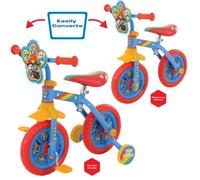 MV Sports Paw Patrol Officially Licensed My First Trike
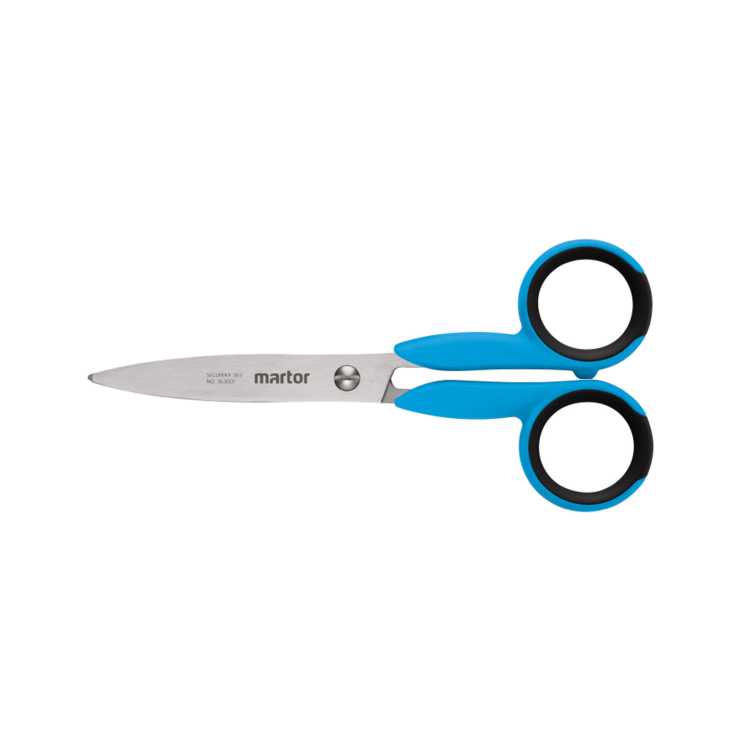 Secumax 363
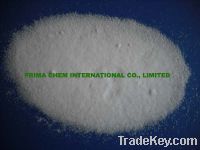 Sell Ammonium Bicarbonate, Industry Grade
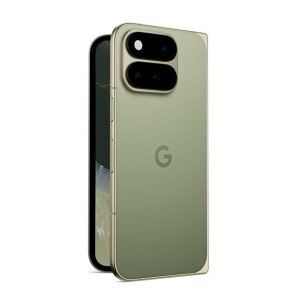 Google Pixel 11 Pro Fold 256GB olive[���b�s���O��]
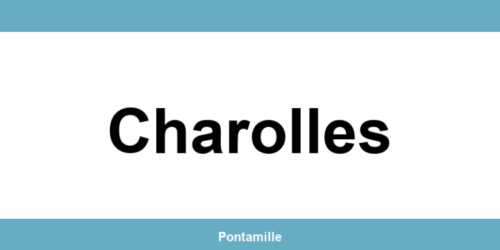 Contacter le centre PMI de Charolles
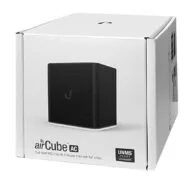 UBIQUITI Wi–Fi Access Point airCube AC ACB-AC, dual band 802.11ac 4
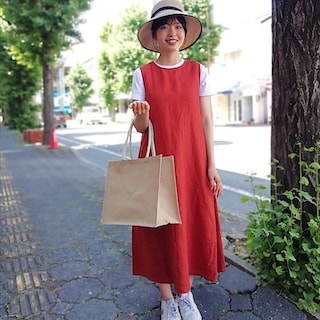 【山口】身長158ｃｍ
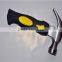 short handle nail hammer
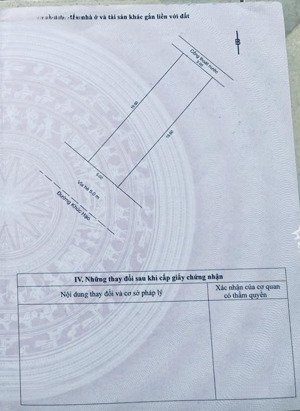 196m2 - mt 10m - đường khúc hạo 11m5 kinh doanh sầm uất nhất sơn trà - đà nẵng - giá đầu tư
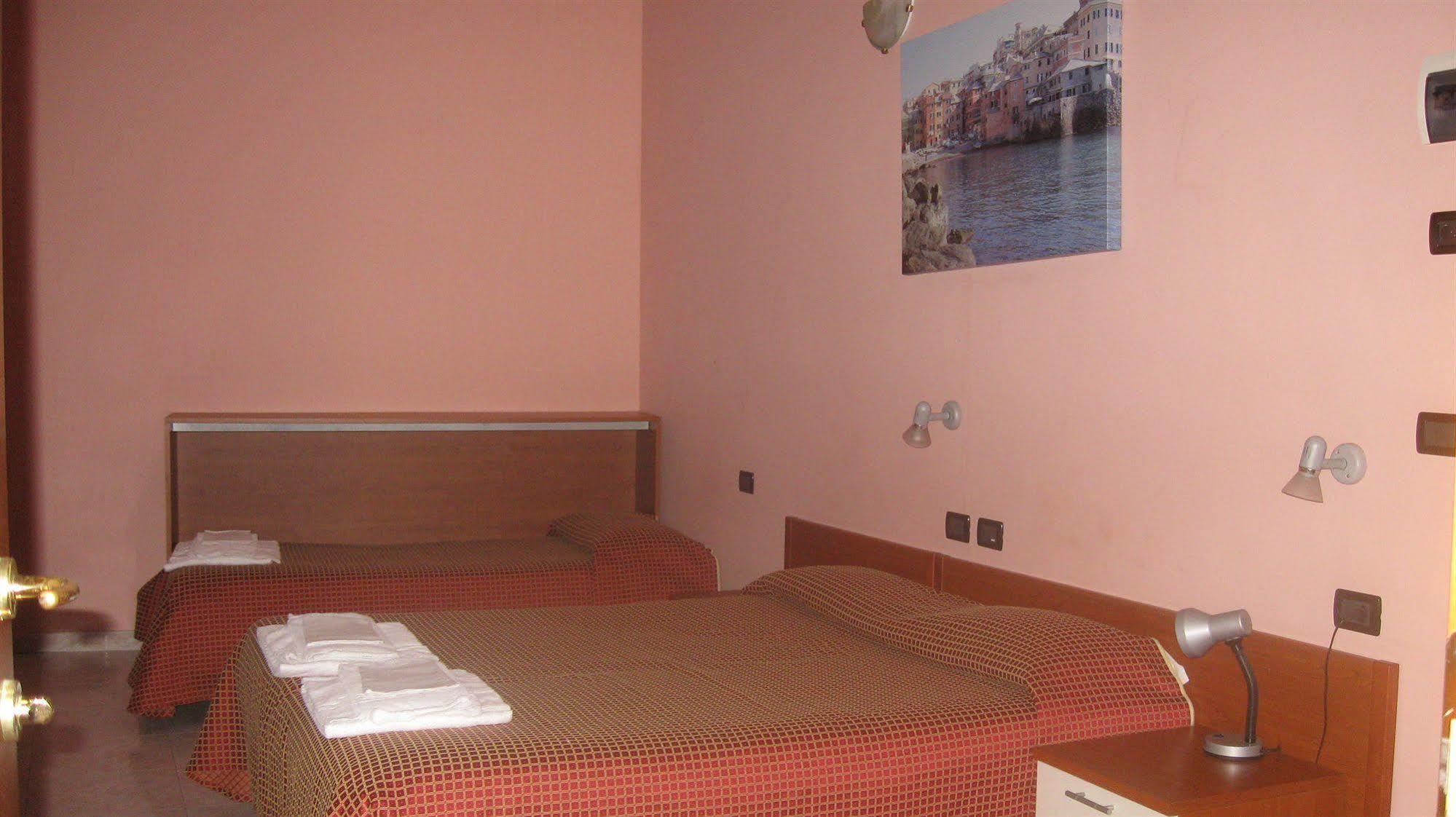 Galata 3*
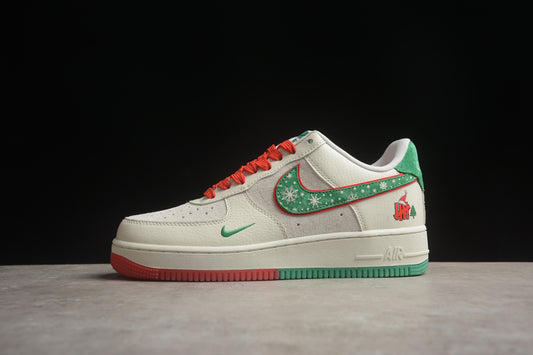 Nike Air Force 1 DH6239 839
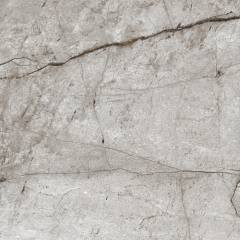 Керамогранит Laparet Obsidian Moss Gray х9999284550 матовый 60х60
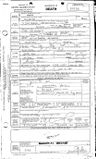Record image of Else Marlene Knudsen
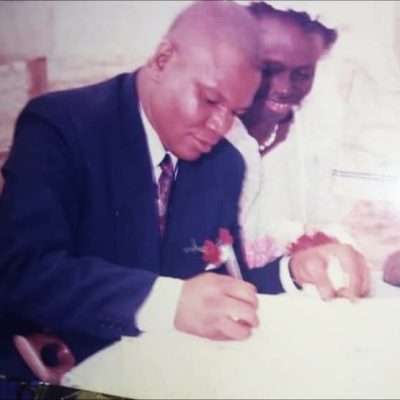 FB_IMG_1748962982307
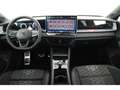 Volkswagen Tayron 1.5 eHybrid DSG R line IQ.Light/ACC/HuD/3 Noir - thumbnail 8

★ ★ ★

**Directions for this task**: For this exercise, repeat word for word only the lines from the one containing "Contacter le centre PMI de Charolles" through the end of the data, including both. Pictures do not go in the copy.

**Expected output**:
 Contacter le centre PMI de Charolles
 UBIQUITI Wi–Fi Access Point airCube AC ACB-AC, dual band 802.11ac 4
 【山口】身長158ｃｍ
 short handle nail hammer
 196m2 - mt 10m - đường khúc hạo 11m5 kinh doanh sầm uất nhất sơn trà - đà nẵng - giá đầu tư
 Galata 3*
 Nike Air Force 1 DH6239 839
 Керамогранит Laparet Obsidian Moss Gray х9999284550 матовый 60х60
Record image of Else Marlene Knudsen
 FB_IMG_1748962982307
 Volkswagen Tayron 1.5 eHybrid DSG R line IQ.Light/ACC/HuD/3 Noir - thumbnail 8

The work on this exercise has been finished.